◆ WHAT THE EXERCISE ASKS: Set down word for word the part of the perf and KVM excerpt below between "What if perf" and "the core PMU?).", inclusive.

Ah, the "rejected in the schedule stage" is what I'm missing. But that creates
a gross ABI, because IIUC, event creation will "randomly" succeed based on whether
or not a CPU happens to be running in a KVM guest. I.e. it's not just the kernel
code that has races, the entire event creation is one big race.
What if perf had a global knob to enable/disable mediate PMU support? Then when
KVM is loaded with enable_mediated_true, call into perf to (a) check that there
are no existing !exclude_guest events (this part could be optional), and (b) set
the global knob to reject all new !exclude_guest events (for the core PMU?).

◆ DATA EXTRACT:
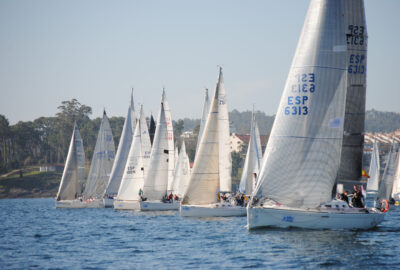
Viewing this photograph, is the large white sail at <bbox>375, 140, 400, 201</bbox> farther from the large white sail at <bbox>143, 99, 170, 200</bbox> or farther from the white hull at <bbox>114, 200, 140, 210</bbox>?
the white hull at <bbox>114, 200, 140, 210</bbox>

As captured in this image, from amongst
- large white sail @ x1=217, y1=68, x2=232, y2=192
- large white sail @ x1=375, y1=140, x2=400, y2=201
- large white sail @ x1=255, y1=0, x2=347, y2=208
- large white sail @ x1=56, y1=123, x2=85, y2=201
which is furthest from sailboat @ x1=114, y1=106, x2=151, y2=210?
large white sail @ x1=255, y1=0, x2=347, y2=208

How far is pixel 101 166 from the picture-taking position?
6162cm

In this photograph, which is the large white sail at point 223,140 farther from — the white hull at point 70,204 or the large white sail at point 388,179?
the white hull at point 70,204

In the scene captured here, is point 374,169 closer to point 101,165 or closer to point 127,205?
point 101,165

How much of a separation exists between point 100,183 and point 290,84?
36697mm

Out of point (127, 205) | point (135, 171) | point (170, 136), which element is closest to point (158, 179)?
point (135, 171)

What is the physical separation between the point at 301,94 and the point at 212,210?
12885 mm

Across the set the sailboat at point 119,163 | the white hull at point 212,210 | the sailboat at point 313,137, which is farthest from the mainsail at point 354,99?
the sailboat at point 119,163

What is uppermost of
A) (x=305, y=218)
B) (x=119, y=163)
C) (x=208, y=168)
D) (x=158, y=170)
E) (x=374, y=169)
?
(x=374, y=169)

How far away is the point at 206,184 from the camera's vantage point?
3850 cm

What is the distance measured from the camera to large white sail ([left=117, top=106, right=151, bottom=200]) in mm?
51938

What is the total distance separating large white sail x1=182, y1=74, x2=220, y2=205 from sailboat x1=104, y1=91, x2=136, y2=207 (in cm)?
1910

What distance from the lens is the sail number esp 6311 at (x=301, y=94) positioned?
28328mm

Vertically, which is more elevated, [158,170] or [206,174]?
[158,170]
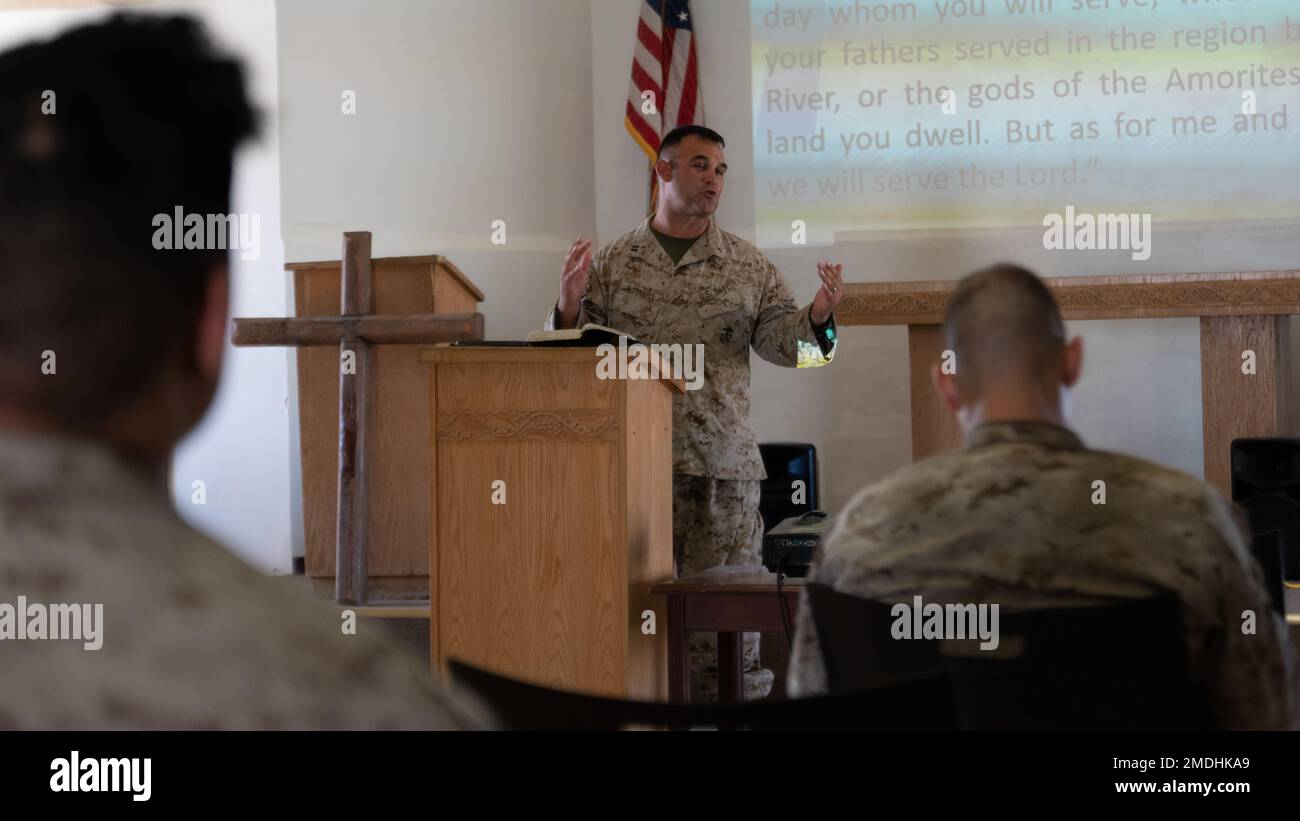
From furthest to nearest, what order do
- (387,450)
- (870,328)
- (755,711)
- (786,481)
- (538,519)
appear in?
(870,328)
(786,481)
(387,450)
(538,519)
(755,711)

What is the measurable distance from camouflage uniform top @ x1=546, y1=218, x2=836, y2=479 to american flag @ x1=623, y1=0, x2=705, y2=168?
213 centimetres

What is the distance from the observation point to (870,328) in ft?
20.0

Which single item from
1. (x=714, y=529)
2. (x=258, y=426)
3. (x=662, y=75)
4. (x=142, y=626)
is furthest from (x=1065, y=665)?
(x=258, y=426)

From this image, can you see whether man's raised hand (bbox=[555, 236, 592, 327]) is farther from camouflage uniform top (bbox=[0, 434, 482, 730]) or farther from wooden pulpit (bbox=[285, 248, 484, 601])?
camouflage uniform top (bbox=[0, 434, 482, 730])

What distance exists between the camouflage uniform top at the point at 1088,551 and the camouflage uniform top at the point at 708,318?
2.32 meters

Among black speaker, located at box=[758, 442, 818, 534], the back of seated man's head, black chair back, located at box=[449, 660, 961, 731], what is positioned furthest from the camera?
black speaker, located at box=[758, 442, 818, 534]

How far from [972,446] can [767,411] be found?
465 cm

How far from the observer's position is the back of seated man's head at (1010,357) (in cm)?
160

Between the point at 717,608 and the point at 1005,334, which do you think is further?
the point at 717,608

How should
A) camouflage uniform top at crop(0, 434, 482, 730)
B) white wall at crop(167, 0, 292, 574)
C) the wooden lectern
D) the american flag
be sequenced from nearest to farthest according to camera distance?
camouflage uniform top at crop(0, 434, 482, 730), the wooden lectern, the american flag, white wall at crop(167, 0, 292, 574)

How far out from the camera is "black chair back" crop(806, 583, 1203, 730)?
1339 millimetres

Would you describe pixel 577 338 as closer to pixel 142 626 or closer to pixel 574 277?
pixel 574 277

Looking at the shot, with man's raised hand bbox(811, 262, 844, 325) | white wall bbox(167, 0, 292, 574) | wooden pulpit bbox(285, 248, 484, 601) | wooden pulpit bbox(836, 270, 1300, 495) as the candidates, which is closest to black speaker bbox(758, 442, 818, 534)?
wooden pulpit bbox(836, 270, 1300, 495)

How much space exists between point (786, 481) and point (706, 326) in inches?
48.9
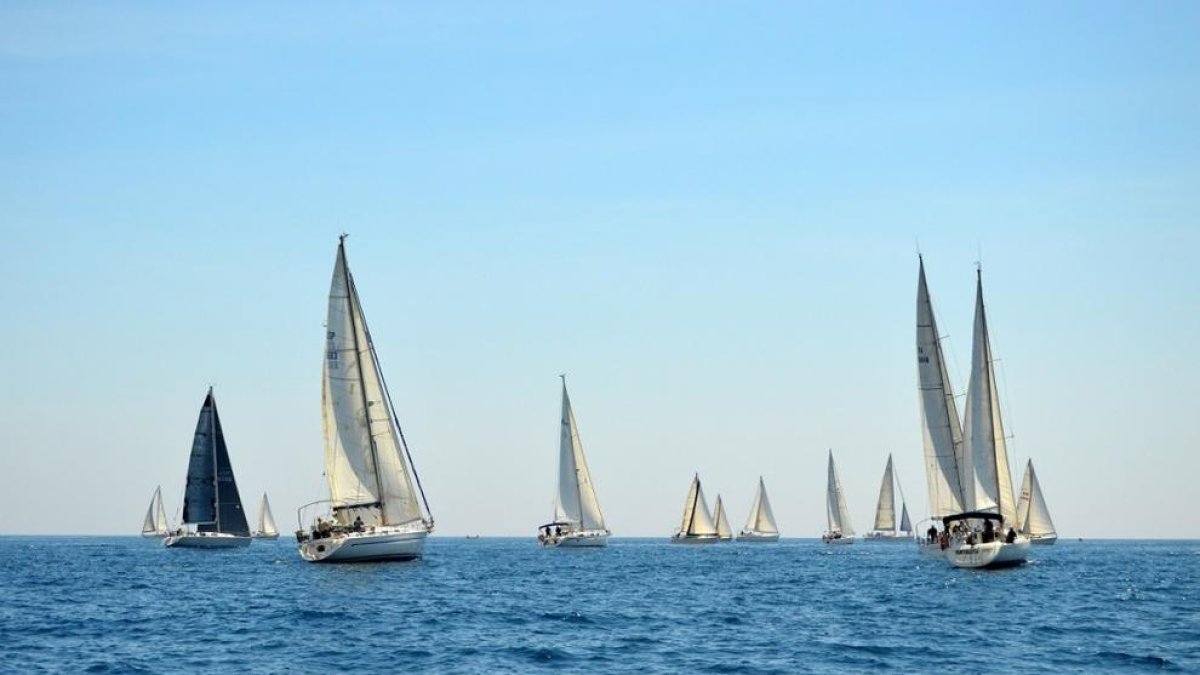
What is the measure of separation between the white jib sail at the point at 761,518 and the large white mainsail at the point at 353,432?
351 feet

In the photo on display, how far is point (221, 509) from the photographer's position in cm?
12456

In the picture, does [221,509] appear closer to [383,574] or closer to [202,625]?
[383,574]

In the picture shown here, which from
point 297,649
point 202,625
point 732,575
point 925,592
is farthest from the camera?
point 732,575

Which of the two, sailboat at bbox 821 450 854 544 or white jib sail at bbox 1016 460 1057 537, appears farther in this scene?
sailboat at bbox 821 450 854 544

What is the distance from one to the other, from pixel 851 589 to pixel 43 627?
36.1 m

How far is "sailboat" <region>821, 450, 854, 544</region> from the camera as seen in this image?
567ft


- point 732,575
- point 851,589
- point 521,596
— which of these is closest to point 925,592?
point 851,589

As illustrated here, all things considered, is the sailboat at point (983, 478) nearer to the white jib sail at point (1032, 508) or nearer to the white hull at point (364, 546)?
the white hull at point (364, 546)

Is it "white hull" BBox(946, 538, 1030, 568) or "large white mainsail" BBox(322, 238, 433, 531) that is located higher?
"large white mainsail" BBox(322, 238, 433, 531)

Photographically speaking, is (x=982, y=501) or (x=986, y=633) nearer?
(x=986, y=633)

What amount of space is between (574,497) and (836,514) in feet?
178

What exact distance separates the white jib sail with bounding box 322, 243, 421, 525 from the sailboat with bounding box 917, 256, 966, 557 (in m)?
29.0

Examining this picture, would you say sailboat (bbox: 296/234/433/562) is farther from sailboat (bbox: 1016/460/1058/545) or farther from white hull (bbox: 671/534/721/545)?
white hull (bbox: 671/534/721/545)

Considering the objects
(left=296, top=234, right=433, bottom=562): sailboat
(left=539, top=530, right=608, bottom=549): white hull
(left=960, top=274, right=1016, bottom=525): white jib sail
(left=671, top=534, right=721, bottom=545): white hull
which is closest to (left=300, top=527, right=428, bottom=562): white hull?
(left=296, top=234, right=433, bottom=562): sailboat
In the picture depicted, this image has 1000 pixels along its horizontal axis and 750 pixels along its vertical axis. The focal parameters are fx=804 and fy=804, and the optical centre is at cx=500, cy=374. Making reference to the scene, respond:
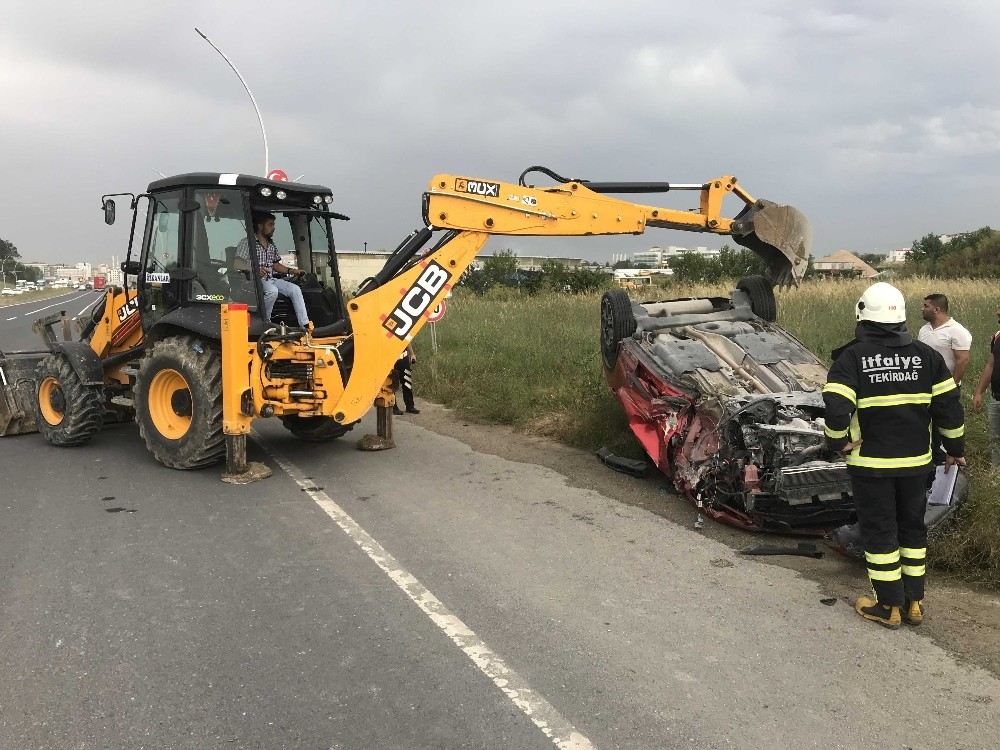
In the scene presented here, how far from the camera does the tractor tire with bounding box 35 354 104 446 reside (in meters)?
8.55

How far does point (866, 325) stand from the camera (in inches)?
176

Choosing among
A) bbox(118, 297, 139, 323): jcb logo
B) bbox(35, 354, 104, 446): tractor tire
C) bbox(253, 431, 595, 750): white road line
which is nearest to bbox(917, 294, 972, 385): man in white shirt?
bbox(253, 431, 595, 750): white road line

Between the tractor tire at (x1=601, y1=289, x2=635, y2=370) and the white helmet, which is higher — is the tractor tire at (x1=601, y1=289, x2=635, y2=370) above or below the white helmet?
below

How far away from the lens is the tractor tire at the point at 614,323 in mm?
7793

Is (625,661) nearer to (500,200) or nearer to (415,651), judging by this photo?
(415,651)

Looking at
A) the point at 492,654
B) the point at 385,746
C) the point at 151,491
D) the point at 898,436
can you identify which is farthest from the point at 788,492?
the point at 151,491

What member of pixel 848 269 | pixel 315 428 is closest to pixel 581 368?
pixel 315 428

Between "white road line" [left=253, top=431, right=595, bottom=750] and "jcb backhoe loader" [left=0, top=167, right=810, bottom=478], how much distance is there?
1.55 meters

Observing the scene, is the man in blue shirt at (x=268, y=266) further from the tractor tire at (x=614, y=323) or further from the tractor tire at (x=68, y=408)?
the tractor tire at (x=614, y=323)

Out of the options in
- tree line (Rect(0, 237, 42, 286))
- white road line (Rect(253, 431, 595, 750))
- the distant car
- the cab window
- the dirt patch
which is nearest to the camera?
A: white road line (Rect(253, 431, 595, 750))

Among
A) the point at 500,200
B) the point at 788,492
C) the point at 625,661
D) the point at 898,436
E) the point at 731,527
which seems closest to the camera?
the point at 625,661

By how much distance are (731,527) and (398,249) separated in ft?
13.0

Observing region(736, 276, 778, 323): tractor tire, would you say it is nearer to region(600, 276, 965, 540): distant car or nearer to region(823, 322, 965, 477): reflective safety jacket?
region(600, 276, 965, 540): distant car

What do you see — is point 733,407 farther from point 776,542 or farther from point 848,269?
point 848,269
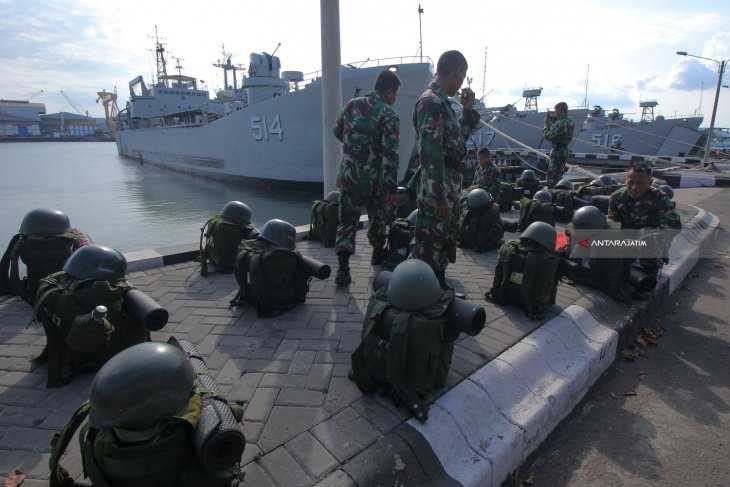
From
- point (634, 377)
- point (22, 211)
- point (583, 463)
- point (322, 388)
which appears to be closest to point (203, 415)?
point (322, 388)

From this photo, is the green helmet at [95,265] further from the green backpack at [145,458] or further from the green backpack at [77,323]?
the green backpack at [145,458]

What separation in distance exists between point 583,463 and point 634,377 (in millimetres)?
1299

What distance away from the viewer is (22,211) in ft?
50.9

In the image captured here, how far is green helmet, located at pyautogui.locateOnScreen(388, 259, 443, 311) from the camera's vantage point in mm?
2205

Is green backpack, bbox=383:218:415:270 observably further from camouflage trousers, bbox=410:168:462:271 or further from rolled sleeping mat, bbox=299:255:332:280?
rolled sleeping mat, bbox=299:255:332:280

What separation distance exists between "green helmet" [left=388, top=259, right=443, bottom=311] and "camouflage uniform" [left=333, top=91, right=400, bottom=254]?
1952mm

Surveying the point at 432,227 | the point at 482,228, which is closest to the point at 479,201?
the point at 482,228

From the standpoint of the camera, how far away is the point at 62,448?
4.97ft

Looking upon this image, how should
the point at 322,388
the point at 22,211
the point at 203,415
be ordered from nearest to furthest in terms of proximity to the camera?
the point at 203,415 < the point at 322,388 < the point at 22,211

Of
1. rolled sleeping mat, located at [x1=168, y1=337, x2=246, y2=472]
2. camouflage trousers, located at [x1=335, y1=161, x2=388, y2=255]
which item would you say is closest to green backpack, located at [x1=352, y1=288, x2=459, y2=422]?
rolled sleeping mat, located at [x1=168, y1=337, x2=246, y2=472]

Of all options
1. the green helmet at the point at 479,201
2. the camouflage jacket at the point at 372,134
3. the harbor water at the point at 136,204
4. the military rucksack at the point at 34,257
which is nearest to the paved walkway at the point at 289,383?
the military rucksack at the point at 34,257

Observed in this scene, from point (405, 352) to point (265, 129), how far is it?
18997 mm

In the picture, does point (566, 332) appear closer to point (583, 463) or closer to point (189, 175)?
point (583, 463)

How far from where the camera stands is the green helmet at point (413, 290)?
2205mm
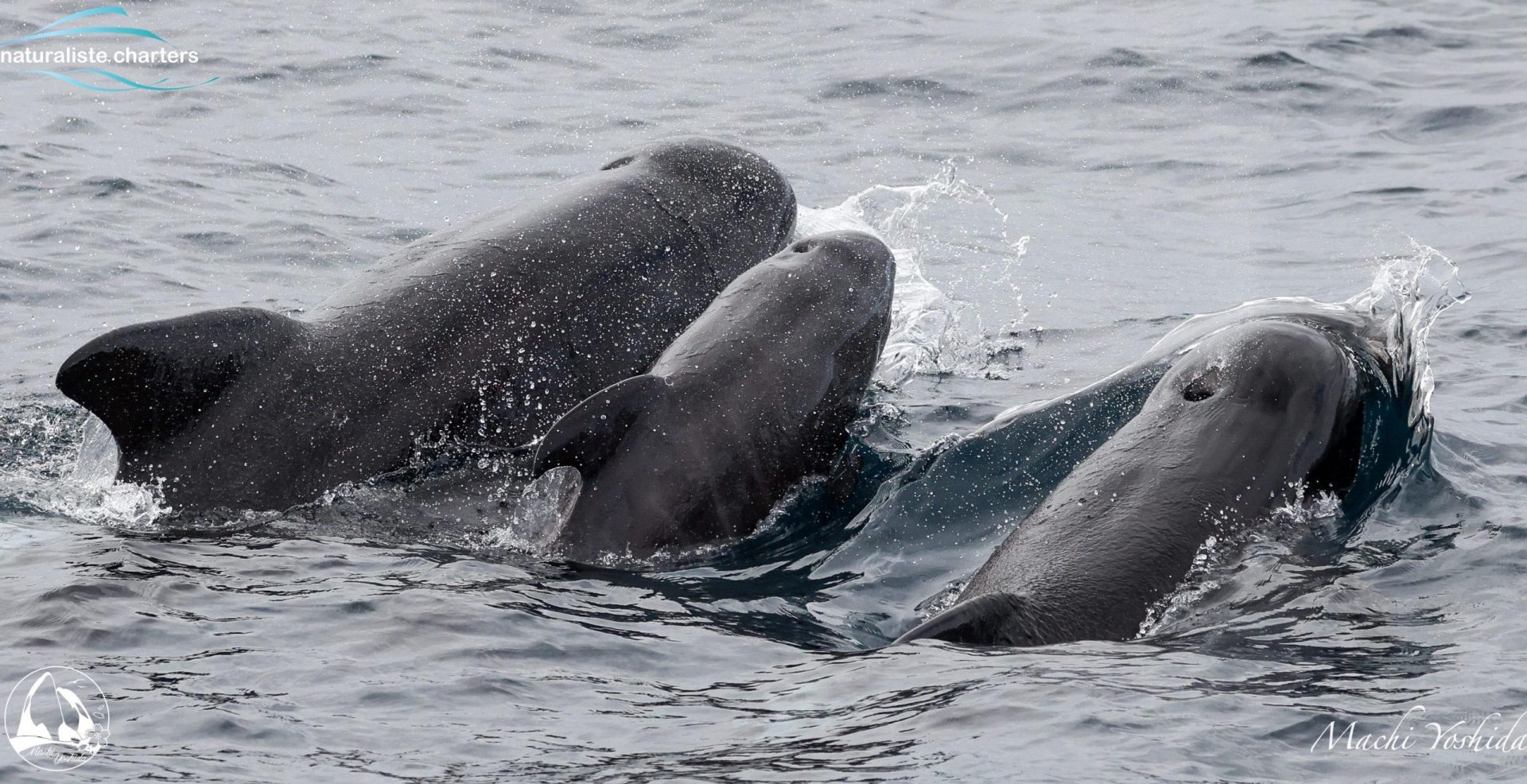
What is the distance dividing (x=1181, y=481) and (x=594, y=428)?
303 centimetres

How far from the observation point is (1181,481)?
29.0 ft

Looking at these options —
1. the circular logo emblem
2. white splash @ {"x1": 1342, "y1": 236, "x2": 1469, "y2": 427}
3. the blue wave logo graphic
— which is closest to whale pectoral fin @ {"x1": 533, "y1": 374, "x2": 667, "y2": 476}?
the circular logo emblem

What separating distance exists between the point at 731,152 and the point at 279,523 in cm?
430

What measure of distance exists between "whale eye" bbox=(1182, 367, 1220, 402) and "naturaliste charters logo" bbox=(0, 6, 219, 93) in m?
17.6

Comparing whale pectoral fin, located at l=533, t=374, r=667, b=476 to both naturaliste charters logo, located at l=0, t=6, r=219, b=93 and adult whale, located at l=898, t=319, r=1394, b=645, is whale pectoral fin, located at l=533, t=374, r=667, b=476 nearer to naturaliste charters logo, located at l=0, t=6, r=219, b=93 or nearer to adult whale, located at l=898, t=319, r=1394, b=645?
adult whale, located at l=898, t=319, r=1394, b=645

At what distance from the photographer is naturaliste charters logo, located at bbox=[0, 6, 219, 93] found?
23578 millimetres

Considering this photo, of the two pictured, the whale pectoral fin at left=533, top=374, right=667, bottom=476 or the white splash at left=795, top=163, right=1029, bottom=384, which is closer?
the whale pectoral fin at left=533, top=374, right=667, bottom=476

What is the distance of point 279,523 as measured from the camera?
31.4 ft

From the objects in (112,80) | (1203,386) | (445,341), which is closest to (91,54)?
(112,80)

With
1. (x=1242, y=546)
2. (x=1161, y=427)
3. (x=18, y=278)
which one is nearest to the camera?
(x=1242, y=546)

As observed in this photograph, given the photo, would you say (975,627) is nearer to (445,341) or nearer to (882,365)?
(445,341)

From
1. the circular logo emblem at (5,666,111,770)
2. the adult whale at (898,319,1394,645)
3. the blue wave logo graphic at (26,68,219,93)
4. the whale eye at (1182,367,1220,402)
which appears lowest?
the circular logo emblem at (5,666,111,770)

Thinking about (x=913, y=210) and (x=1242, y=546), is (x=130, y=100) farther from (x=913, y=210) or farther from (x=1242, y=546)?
(x=1242, y=546)

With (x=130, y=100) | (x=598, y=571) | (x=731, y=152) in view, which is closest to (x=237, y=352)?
(x=598, y=571)
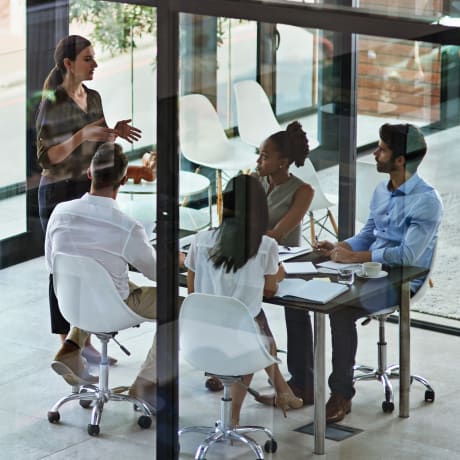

◆ RIGHT ANSWER:
What if perf had a global knob to enable/disable mediate PMU support? Then when
KVM is loaded with enable_mediated_true, call into perf to (a) check that there
are no existing !exclude_guest events (this part could be optional), and (b) set
the global knob to reject all new !exclude_guest events (for the core PMU?).